Ce qui me frappe en lisant ou écoutant les revendications, c’est cette impression que l’Etat devrait subvenir à tous les besoins indispensables (de l’alimentation aux études des gosses (si tant est qu’on considère que les études soient indispensables)) afin que chacun puisse dépenser son salaire ou ses allocs pour ses loisirs, son téléphone, ses fringues, ses vacances, sa voiture (la voiture est encore personnelle, mais pas le carburant), le coiffeur et le maquillage (je découvre avec stupeur le prix de ces produits).

Concernant l’âge de départ à la retraite:
les gens qui avaient quinze ou vingt ans dans les années 80 ou 90 ont vu leurs parents partir en pré-retraite à 55 ou 58 ans. C’est peut-être ce qui leur rend si difficile de comprendre que ce temps-là est révolu (j’ai appris hier que ces dispositifs de pré-retraite avaient pris fin en 2012).
A l’époque (les années 80 et 90), il y avait des licenciements par trains entiers (les filatures du Nord, les aciéries de l’Est, etc). On se réveillait en apprenant des OPAs hostiles, des batailles à coups de chevaliers noirs et blancs (cf. Pretty Woman, c’est l’arrière-plan du film). Plus tard les sociologues et les RH se sont plaints du « désinvestissement des nouveaux arrivants dans le monde du travail »: mais pourquoi des enfants qui avaient vu pleurer leurs pères mis à la porte après vingt ou trente ans consacrés à une boîte auraient-ils dû croire (en et à) une entreprise et s’investir aveuglément? Le temps de la foi était passé.
Aujourd'hui, ces mêmes enfants trente ou quarante ans plus tard ne comprennent pas que les pré-retraites n’existent plus. En fait ce n’est pas deux ans de plus, mais six ou huit ans de plus que leurs pères qu’ils doivent travailler. Leurs pères auraient aimé avoir ces six ou huit ans. Pas eux.

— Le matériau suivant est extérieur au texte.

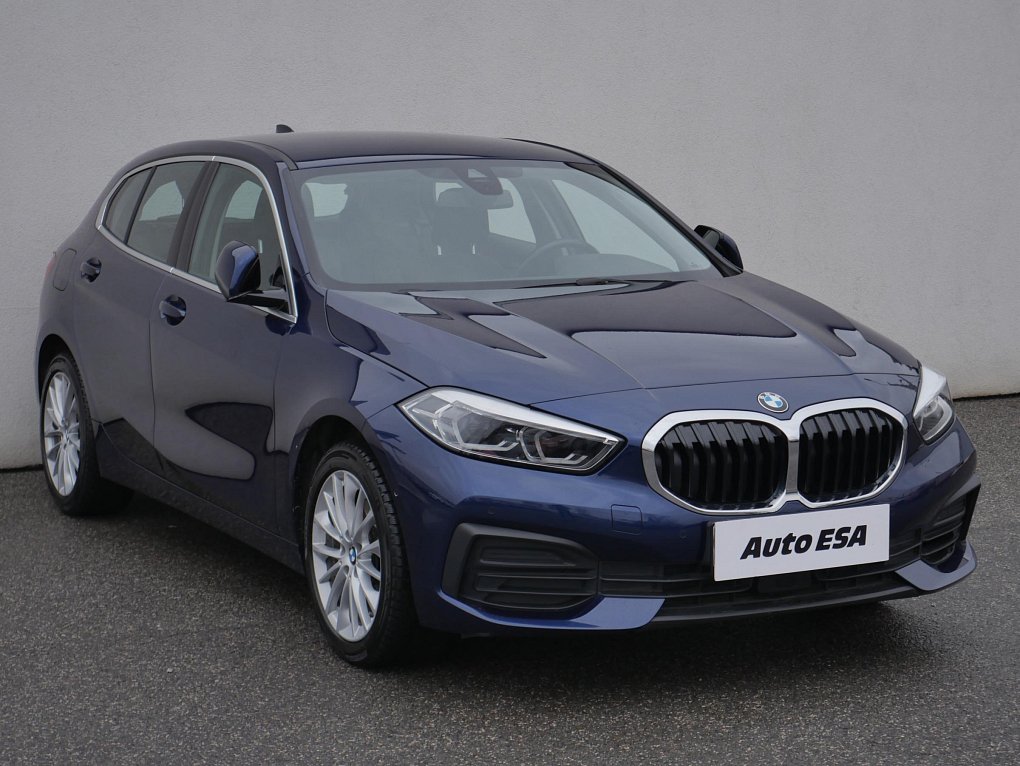 BMW Řada 1 1.5i  118i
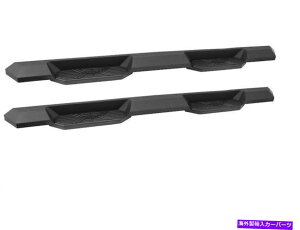 Nerf Bar 2007-2018�V�{���[�V���o���[�h1500�l���t�o�[�E�F�X�e�B��76425kf 2008 2009 2010 For 2007-2018 Chevrolet Silverado 1500 Nerf Bars Westin 76425KF 2008 2009 2010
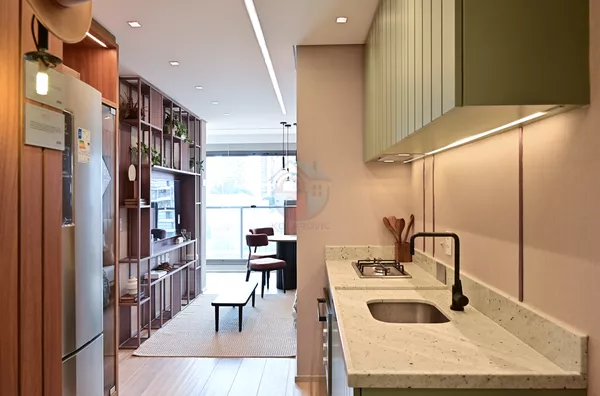 Apartamento Mov Perdizes - Residencial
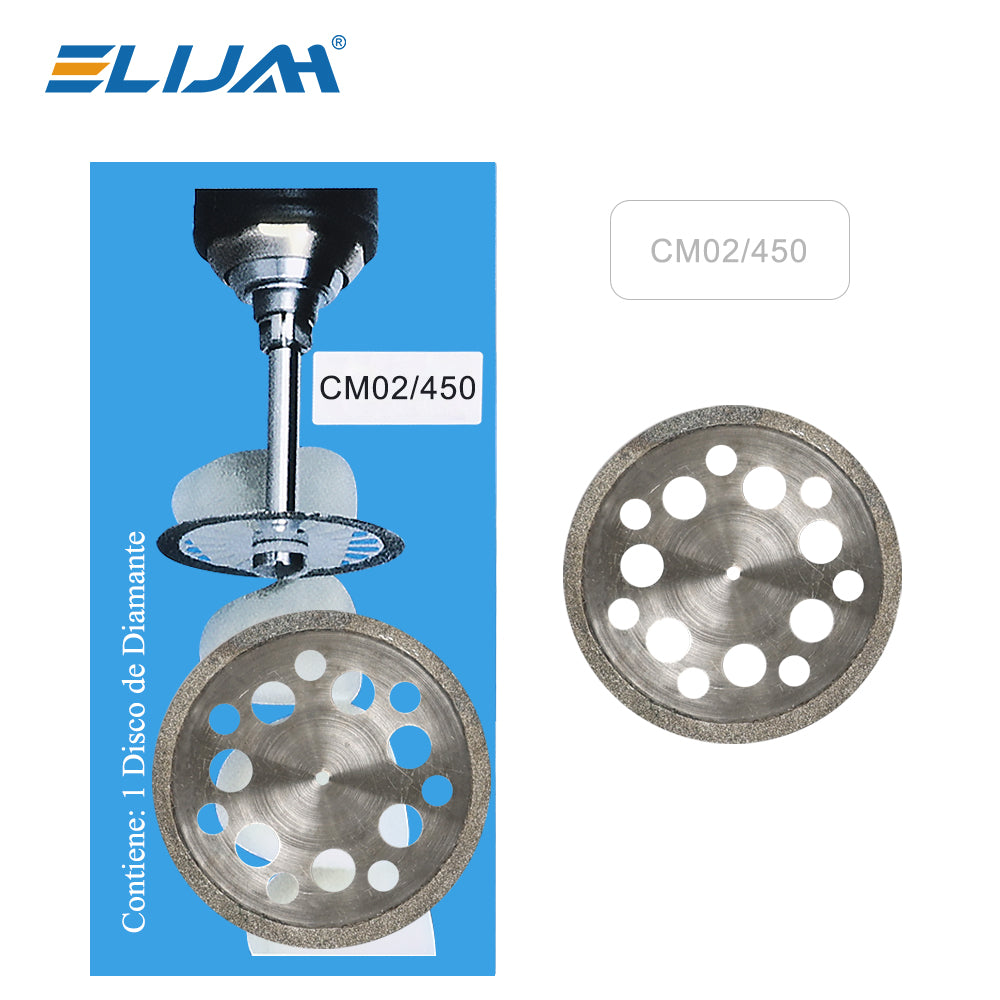 CYW785 Dental Diamond Discs - Denspay Dental - Universal Polishers & Abrasives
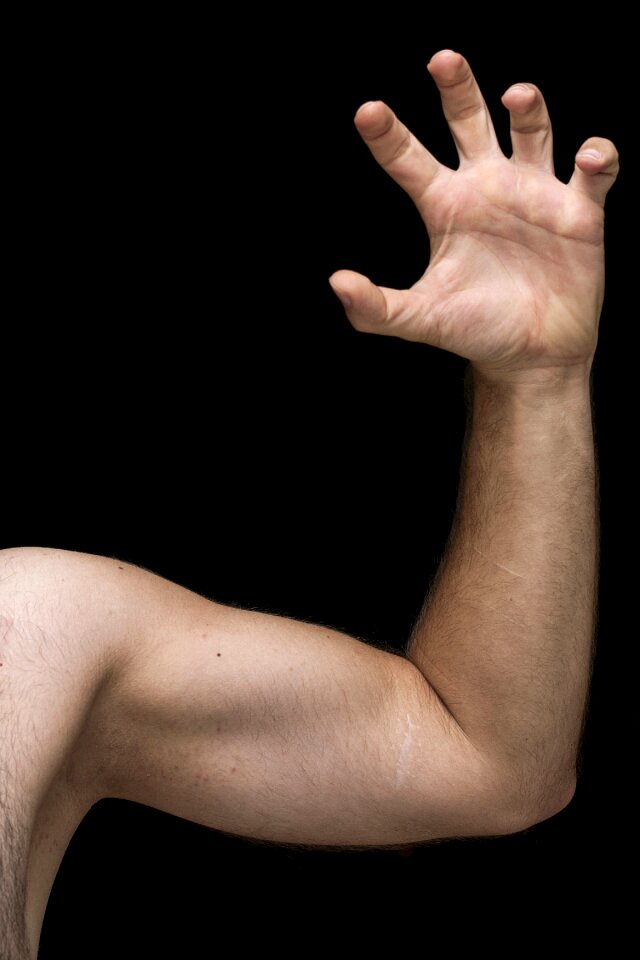 Pazu el finger
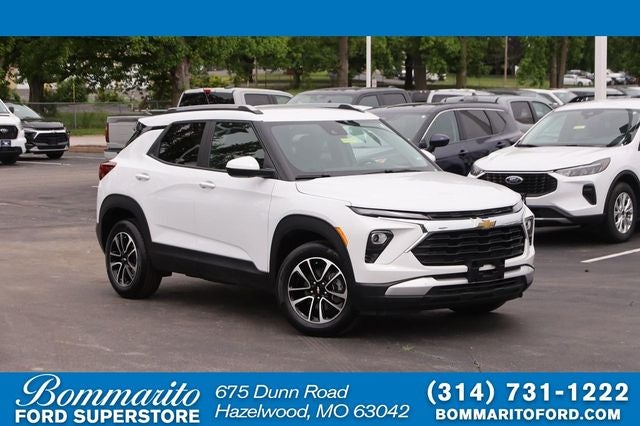 2025 Chevrolet TrailBlazer LT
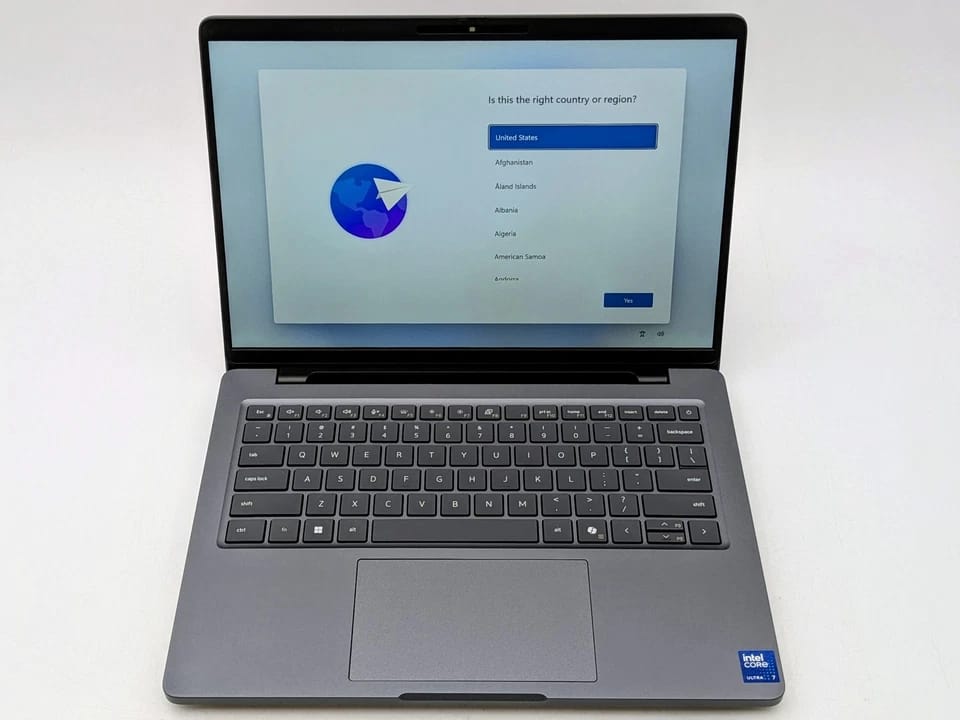 Dell Pro Max 14 Computers 256GB 16GB New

Je lis et j’entends aussi des pères et des grands-pères «dégoûtés» en train de déplorer que leurs enfants et leurs petits-enfants n’auront pas de retraite et leur conseiller… de s’exiler! (on se demande où, puisque ailleurs l’âge de départ est généralement supérieur à celui en France. Passons.)
C’est possible. C’est trop loin pour qu’on le sache. Mais une chose est sûre: les jeunes ne repoussent plus l’accomplissement de leurs rêves à l’âge de la retraite. Ils font tout ce dont ils ont envie au fur à mesure. Et comme ils ont leurs enfants de plus en plus tard, ils ont le temps de parcourir le monde et de se consacrer à leur hobbies avant d’entamer une vie familiale.

Ce qui m’amène à une dernière remarque: on a ses enfants entre trente et quarante ans et on souhaite travailler jusqu’à la fin de leurs études. On a des prêts immobiliers sur vingt ou vingt-cinq ans et on souhaite travailler jusqu’à leur extinction. Tout naturellement, toutes les échéances reculent.